After starting the “Conceptualising Football” series, I would like to launch the “Breaking the myth” series. It will be composed by few articles covering some “absolute truths” about the game that I personally strongly disagree and hope to show to the readers that perhaps with all modesty, I might be right.
The first episode of this series is based on a conversation I had last week with a Tottenham fan. According to him, Harry Kane should be called up to the National English Team as he has been scoring tons of goals. In his opinion, the only and most important role of the striker is to be there (in his own words – whatever that means) to score. In my opinion this is wrong for various reasons:
- The act of finishing is just a sub-moment of the game;
- There is no such thing as unique “specialisation” (on TOP teams);
As it was explained on the previous article “Conceptualising Football”, there are four different moments in the game. Finishing is a sub-moment within the Attacking Organisation Phase, occurring after a defense-attack transition or in detached situations such as free-kicks and set-pieces. I will deliberately ignore free-kicks and set-pieces from the discussion because they are very specific situations. Roberto Carlos and Juninho were two good examples of two great free-kicks specialists, very effective finishers in that specific sub-moment of the game, however they could never be considered to be strong finishers.
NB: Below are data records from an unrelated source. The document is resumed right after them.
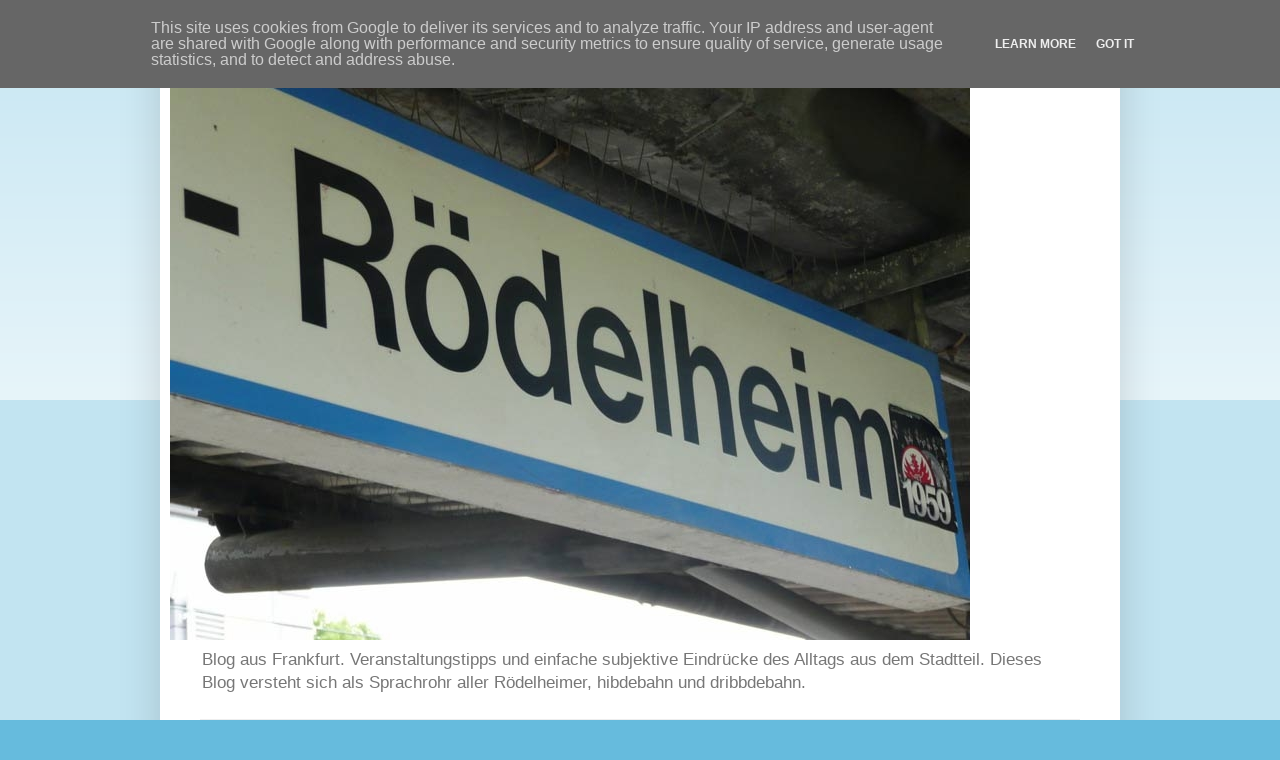

--- FILE ---
content_type: text/html; charset=UTF-8
request_url: https://www.roedelheimer.de/b/stats?style=BLACK_TRANSPARENT&timeRange=ALL_TIME&token=APq4FmCdPSX-TnXYiMn8gImyS-KAX8_pYUbTkpP3hu772CEFiJ5yYIG2rIQtoLdZZQVXSu0fBGrmzGkWC_ezgu3S4WkKns69jw
body_size: 45
content:
{"total":1629396,"sparklineOptions":{"backgroundColor":{"fillOpacity":0.1,"fill":"#000000"},"series":[{"areaOpacity":0.3,"color":"#202020"}]},"sparklineData":[[0,30],[1,26],[2,47],[3,17],[4,14],[5,18],[6,21],[7,50],[8,12],[9,12],[10,19],[11,31],[12,22],[13,25],[14,17],[15,44],[16,42],[17,23],[18,18],[19,28],[20,28],[21,21],[22,10],[23,5],[24,6],[25,74],[26,100],[27,5],[28,17],[29,15]],"nextTickMs":514285}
In first place, thinking of finishing as a sub-moment of those two main moments of the game and understanding the game of a constant flow of moments interconnected to one another, we arrive to one simple conclusion: the weight of the different actions within the different sub-moments cannot be measurable. How can possibly be said that the action of centre forward who completes a dummy run to attract and drag the center’s back in order to clear up space for an inside run of a winger (sub-moment – building up attacking play), is less important, than the action of scoring (sub-moment – finishing)?
In the case of last weekend’s match between FC Porto and Sporting Lisbon (http://footyroom.com/fc-porto-3-0-sporting-lisbon-2015-03/) should Cristian Tello’s scoring action be considered more important than the heel flick from Jackson Martinez who leaves the three defenders behind the ball and Tello facing the goal 1v1 against the GK?
Secondly, an invaluable lesson that Guardiola’s Barcelona in the past and Bayern Munich in the present, is that football is undeniably moving to an era where the players are becoming less ‘role specialists’ and more of a ‘moments of game specialists’.In other words this means that in top teams, most of the players know what to do in the different moments of the game, depending on their (and their teammates’) momentary position on pitch. All this within a greater collective organisation (Game Model). For the exact same reason, that’s why Lahm can play as a defensive midfielder with Guardiola, when he has played all his career as a full-back. This also supports the assertion that fixed game organisations are less important than the dynamics resulting from players’ interaction.